• _DOCUMENT PASSAGE_:

----------------

The Anatomist - Bill Hayes [82]
“All my fellow students, and most since my time, have left the School and are settled in life,” he observes on another date. “Whenever I hear of their advancement, or meet them, [these] active men, there is a kind of stunning sensation or pang in one’s breast—and the same kind of feeling on seeing the younger students emerge into grown manly fellows.” Indeed, as Carter notes, the very pupils he had been teaching would be his competitors for the same jobs and, because of their youth, perhaps have an edge. The thought is almost too depressing for him to contemplate. What never occurs to him, ironically, and never would, is that the bane of his current existence—drawing—would end up making his name. For the moment, all he can think about is bringing this “quiet mechanical occupation” to a close and putting the anatomy book behind him.
And what about the author? During the same month, as Carter wallowed in his “languid state,” was Henry Gray over at 8 Wilton Street burning the midnight oil, finishing the last chapters of the book? Was the undertaking taking its toll on Gray as well?
Maybe.
Upon receiving Keith Nicol’s chronology, I turn at once to the year 1857, hoping for a revelation. There is none. Alas, Keith had not discovered a cache of Gray’s papers, a diary, or anything of the kind. In fact, Keith later tells me, he had found almost nothing about Gray’s personality or personal life during his research. Keith did, however, track down a small collection of letters written to Henry Gray (now in the possession of a distant relative). In these, a curious fact emerged. At the end of May 1857, Gray took a six-month leave of absence from St. George’s, during which he served as personal physician to George Granville Sutherland-Leveson-Gower, the second Duke of Sutherland, a seventy-one-year-old nobleman whose London home was a quick brougham ride away. The correspondence gives no hint as to why Gray would take this job, but to me, there’s an obvious explanation. It was not for money or prestige or the chance to rub elbows with royalty—granted, all nice inducements. No, to echo the two Henrys’ guiding principle, it was for practicality’s sake. With the Duke of Sutherland, Gray would have just one patient (the duke lived four more years, so I suspect his demands on the doctor were not extravagant), and this arrangement would give Gray the one thing he needed most: extra time. Freed of his usual responsibilities, he could bring his manuscript, at long last, to its end.

----------------

• _ENTRIES SUPPLIED_:
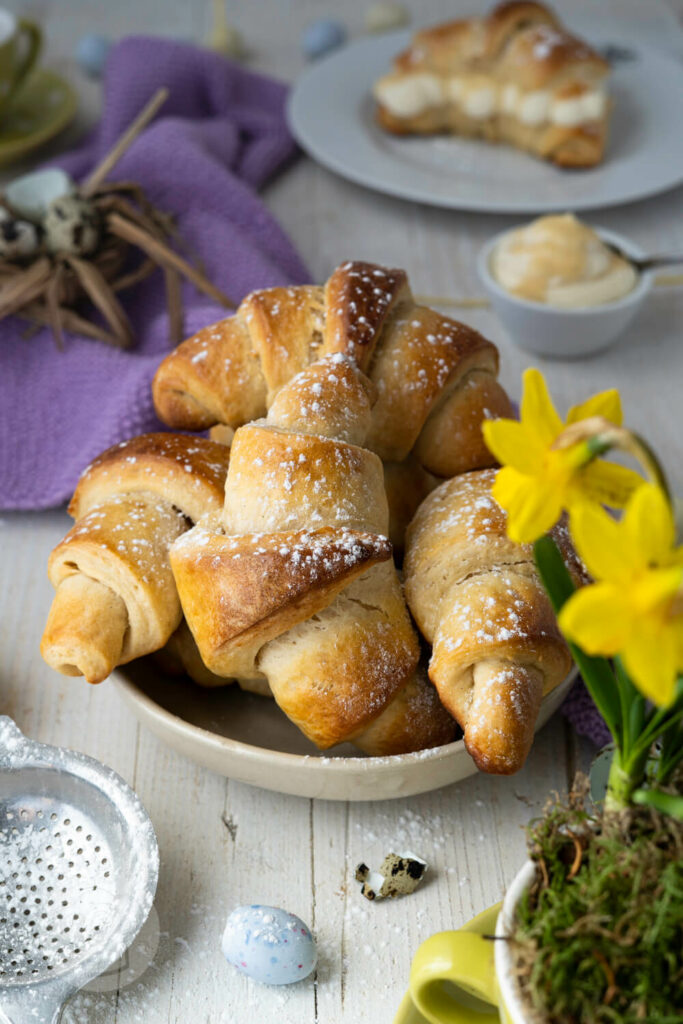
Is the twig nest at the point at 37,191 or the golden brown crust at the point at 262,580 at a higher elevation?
the twig nest at the point at 37,191

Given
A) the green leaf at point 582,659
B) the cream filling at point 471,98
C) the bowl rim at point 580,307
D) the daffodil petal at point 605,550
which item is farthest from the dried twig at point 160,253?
the daffodil petal at point 605,550

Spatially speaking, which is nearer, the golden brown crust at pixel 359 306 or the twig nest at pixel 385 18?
the golden brown crust at pixel 359 306

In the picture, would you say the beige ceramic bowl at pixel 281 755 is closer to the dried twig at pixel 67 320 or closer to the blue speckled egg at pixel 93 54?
the dried twig at pixel 67 320

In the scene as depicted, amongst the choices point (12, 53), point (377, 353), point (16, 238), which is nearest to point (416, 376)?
point (377, 353)

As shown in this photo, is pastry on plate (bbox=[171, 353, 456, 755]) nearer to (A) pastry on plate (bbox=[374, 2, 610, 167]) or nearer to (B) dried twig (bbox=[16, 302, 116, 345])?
(B) dried twig (bbox=[16, 302, 116, 345])

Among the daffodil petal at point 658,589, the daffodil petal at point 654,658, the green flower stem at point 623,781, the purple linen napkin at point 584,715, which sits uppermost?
the daffodil petal at point 658,589

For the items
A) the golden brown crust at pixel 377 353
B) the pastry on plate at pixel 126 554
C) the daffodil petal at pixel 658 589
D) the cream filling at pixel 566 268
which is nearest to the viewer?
the daffodil petal at pixel 658 589

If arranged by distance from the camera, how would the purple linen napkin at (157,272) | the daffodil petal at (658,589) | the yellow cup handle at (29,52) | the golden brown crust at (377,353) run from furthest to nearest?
the yellow cup handle at (29,52), the purple linen napkin at (157,272), the golden brown crust at (377,353), the daffodil petal at (658,589)

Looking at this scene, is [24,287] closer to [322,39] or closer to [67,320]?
[67,320]
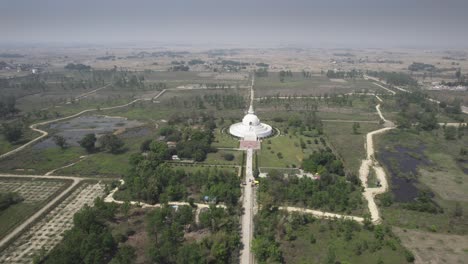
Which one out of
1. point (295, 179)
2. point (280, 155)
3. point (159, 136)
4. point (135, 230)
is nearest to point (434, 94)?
point (280, 155)

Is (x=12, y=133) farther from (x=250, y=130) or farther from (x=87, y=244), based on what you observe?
(x=250, y=130)

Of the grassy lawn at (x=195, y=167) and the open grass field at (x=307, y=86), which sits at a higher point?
the open grass field at (x=307, y=86)

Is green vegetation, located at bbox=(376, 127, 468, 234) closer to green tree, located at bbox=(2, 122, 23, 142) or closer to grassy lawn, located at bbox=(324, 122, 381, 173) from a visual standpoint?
grassy lawn, located at bbox=(324, 122, 381, 173)

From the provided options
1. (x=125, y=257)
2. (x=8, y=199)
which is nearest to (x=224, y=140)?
(x=8, y=199)

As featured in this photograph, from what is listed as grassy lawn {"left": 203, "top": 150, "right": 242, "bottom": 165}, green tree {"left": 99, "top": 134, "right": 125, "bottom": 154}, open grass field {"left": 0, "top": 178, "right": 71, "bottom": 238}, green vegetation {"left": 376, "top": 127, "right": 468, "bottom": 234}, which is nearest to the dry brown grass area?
green vegetation {"left": 376, "top": 127, "right": 468, "bottom": 234}

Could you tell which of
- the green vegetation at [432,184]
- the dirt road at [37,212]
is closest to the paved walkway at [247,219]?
the green vegetation at [432,184]

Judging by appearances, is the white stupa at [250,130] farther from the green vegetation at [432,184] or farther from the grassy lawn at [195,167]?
the green vegetation at [432,184]
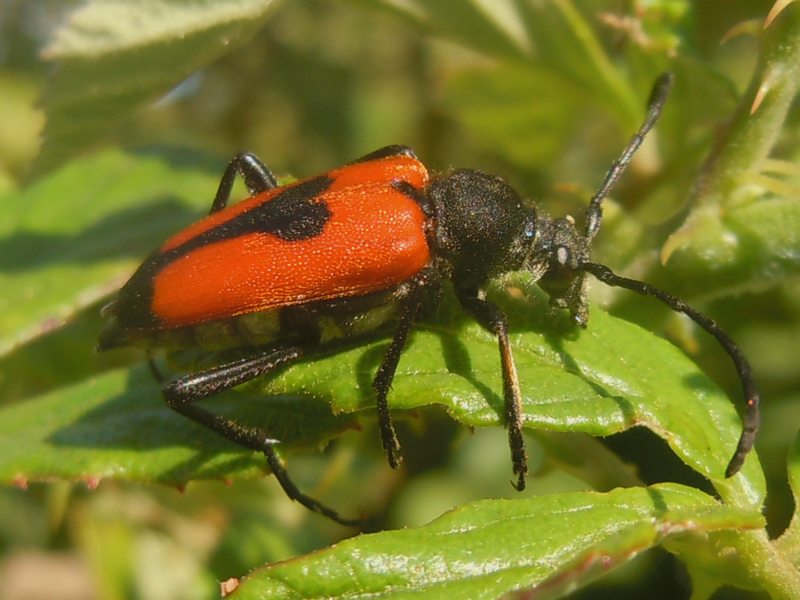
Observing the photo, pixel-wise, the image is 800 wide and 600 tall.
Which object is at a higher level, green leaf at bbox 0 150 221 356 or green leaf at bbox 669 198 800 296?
green leaf at bbox 669 198 800 296

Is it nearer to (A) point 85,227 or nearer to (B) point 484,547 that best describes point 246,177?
(A) point 85,227

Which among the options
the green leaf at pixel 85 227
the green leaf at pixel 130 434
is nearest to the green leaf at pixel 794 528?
the green leaf at pixel 130 434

----------------

• _PROMPT A_:
Answer these questions about the Henry Gray passage, one line each:
(i) What phrase does Carter use for the drawing work he wants to finish?
(ii) At what street address does the passage place Henry Gray?
(iii) How long was Gray's leave from St. George's, and whom did he serve as personal physician during it?
• _PROMPT B_:
Extend the Henry Gray passage, picking up after its final sentence.

• _REPLY A_:
(i) "quiet mechanical occupation"
(ii) 8 Wilton Street
(iii) Six months; George Granville Sutherland-Leveson-Gower, the second Duke of Sutherland

• _REPLY B_:
I HAD NEVER heard a single unflattering word said of Henry Gray. Then I spoke with Charlie Ordahl.
“Over the past couple centuries, anatomists like Gray have been like the monks of the Catholic church, re-creating the same illuminated manuscript,” he tells me after lab one day. Dr. Ordahl—“Charlie, please”—is one of the eight anatomy instructors. “It’s the whole scribe-type tradition,” he continues. “Very honorable. But that mentality is what makes anatomy as a science such a failure. Nothing changes, decade after decade. Textbooks are the same. It’s taught in the same way—with cadavers, all on-the-table, same position. The same memorizing in the same order of all these parts you’re never going to see again.”
Little did I expect that the mere sight of my copy of Gray’s Anatomy would provoke such a prompt mounting of a soapbox. But Charlie can stand on the book itself if he desires. I am quite enjoying his diatribe. “So, why do you think that is?” I ask, urging him on. “Why has nothing changed?”